*Source text*:
The cleaning step for regeneration of the high-efficiency plate-type catalyst is divided into ① a physical cleaning step of removing particulate matter between catalyst sheets and on the surface of the catalyst using compressed air or a vacuum cleaner, and ② a wet cleaning step of removing poisonous substances by precipitating waste catalyst in general water, deionized water (hot water or cold water), weak acid, or weak base solution. In this study, an experiment was conducted using a catalyst sheet in which dust adhered to the catalyst sheet was removed with compressed air. First, an experiment was conducted on two types of cleaning methods, an air bubbling method and an ultrasonic method, to select a method suitable for a high-efficiency plate-type waste catalyst, and then experiments with different cleaning solutions were conducted.

Through a literature review, many studies have used various variables such as the weight of waste catalyst before and after cleaning and the analysis of components leached into the filtered regeneration solution. As a result, it was confirmed that the catalyst regeneration efficiency is most affected by the state of the initial catalyst and the poisoning state of the waste catalyst. Therefore, in this cleaning efficiency study, since the goal was to secure a cleaning technology suitable for high-efficiency plate-type catalysts, the cleaning stage was judged based on the recovery level of the specific surface area of the catalyst before and after cleaning and the removal level of poisonous substances.

a. Cleaning efficiency test according to cleaning method

The comparison of cleaning efficiency using the ultrasonic method and the air bubbling method was conducted using deionized water at 25 ° C instead of general water to minimize variables. As mentioned above, the cleaning time was set as the time until the pH and the electrical conductivity gradient of the cleaning solution did not change. The cleaned catalyst was washed twice with deionized water, dried at room temperature for 30 minutes, cut samples, dried in a dryer at 80 ° C for 10 hours, and analyzed for specific surface area and major poisoning components.

In the case of ultrasonic cleaning, the initial pH decrease and the increase in electrical conductivity increased rapidly, but the width of the slope decreased over time, so the cleaning time was delayed by more than 5 minutes on average compared to the air bubbling method. When the temperature of the deionized water is raised to 35°C, the cleaning time is similar to that of the air bubbling method, which is considered to be a result of the ions eluted by ultrasonic waves not being sufficiently diffused from the catalyst surface to the outside.

Compared to the ultrasonic method, the air bubbling cleaning showed a slightly lower rate of initial pH decrease and electrical conductivity increase, but active mixing of the cleaning solution made it easier for ions to diffuse on the catalyst surface, resulting in a shorter cleaning time. The average specific surface area of the catalyst cleaned by ultrasonic method was 59.6 m 2 /g, and the average specific surface area of catalyst cleaned by air bubbling method was 60.3 m 2 /g. No significant difference occurred.

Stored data
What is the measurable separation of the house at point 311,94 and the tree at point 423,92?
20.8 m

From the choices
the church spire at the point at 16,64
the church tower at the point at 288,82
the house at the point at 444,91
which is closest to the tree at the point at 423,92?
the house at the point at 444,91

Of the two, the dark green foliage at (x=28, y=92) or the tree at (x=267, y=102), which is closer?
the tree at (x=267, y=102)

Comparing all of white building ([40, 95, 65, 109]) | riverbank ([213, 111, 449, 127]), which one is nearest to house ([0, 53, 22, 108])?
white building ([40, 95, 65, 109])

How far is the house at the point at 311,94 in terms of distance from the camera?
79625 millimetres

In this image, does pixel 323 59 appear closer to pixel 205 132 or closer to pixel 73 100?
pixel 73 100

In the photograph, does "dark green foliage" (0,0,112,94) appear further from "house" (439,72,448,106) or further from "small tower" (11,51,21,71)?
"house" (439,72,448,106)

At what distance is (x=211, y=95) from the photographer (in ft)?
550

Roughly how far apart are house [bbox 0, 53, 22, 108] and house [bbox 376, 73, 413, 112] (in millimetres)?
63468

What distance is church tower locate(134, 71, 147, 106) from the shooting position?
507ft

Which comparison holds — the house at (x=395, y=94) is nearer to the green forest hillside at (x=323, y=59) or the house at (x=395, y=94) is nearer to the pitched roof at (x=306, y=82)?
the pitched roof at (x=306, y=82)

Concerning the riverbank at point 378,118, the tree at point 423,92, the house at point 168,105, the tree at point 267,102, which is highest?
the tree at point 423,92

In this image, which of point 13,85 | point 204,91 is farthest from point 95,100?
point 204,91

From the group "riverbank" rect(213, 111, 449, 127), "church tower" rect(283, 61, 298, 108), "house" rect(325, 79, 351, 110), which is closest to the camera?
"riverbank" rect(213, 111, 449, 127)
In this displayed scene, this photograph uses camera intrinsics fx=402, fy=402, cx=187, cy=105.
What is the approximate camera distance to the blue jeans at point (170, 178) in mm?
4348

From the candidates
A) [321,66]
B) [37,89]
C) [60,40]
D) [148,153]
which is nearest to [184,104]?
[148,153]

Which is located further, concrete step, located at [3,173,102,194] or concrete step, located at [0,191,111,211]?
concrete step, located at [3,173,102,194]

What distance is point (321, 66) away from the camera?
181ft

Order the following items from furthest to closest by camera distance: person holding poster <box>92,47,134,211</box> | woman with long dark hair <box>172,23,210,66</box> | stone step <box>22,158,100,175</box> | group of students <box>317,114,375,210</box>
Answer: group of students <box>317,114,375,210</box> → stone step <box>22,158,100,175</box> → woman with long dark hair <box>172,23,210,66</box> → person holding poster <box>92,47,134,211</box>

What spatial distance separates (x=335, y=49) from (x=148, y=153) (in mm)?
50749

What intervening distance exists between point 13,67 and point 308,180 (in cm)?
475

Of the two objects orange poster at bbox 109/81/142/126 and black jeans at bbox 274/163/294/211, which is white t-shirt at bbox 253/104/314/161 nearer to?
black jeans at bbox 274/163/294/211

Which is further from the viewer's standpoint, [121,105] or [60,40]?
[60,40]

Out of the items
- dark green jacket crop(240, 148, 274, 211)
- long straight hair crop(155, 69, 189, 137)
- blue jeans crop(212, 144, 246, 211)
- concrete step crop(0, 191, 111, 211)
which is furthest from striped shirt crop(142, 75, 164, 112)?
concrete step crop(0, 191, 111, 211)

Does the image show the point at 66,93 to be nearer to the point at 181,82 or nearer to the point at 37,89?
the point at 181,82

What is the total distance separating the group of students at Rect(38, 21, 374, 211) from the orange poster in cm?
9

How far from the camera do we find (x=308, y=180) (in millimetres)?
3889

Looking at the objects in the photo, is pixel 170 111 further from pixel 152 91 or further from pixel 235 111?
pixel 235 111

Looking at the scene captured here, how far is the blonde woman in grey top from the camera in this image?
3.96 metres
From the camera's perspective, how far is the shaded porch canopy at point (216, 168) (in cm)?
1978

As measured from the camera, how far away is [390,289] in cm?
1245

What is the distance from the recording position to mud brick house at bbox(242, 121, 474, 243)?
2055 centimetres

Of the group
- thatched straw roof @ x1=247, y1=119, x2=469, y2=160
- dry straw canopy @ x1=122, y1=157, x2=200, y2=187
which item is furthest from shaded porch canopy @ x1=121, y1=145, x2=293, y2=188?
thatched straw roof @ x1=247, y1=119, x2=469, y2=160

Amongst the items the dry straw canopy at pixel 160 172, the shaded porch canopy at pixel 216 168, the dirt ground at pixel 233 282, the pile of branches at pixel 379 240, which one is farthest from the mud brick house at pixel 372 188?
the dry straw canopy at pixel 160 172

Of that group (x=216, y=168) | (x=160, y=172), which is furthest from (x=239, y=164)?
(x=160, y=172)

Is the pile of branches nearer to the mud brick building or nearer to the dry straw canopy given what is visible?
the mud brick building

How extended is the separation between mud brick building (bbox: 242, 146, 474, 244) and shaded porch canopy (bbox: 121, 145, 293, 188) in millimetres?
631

*What you will do*:
**1)** According to the catalyst cleaning text, at what temperature and for how long were the cut samples dried in the dryer?
**2)** Write out the passage from the catalyst cleaning text word for word, starting at "Through a literature" and ending at "of poisonous substances.".
Rely only on the catalyst cleaning text, not the data.

*Solutions to the problems*:
**1)** At 80 °C for 10 hours.

**2)**
Through a literature review, many studies have used various variables such as the weight of waste catalyst before and after cleaning and the analysis of components leached into the filtered regeneration solution. As a result, it was confirmed that the catalyst regeneration efficiency is most affected by the state of the initial catalyst and the poisoning state of the waste catalyst. Therefore, in this cleaning efficiency study, since the goal was to secure a cleaning technology suitable for high-efficiency plate-type catalysts, the cleaning stage was judged based on the recovery level of the specific surface area of the catalyst before and after cleaning and the removal level of poisonous substances.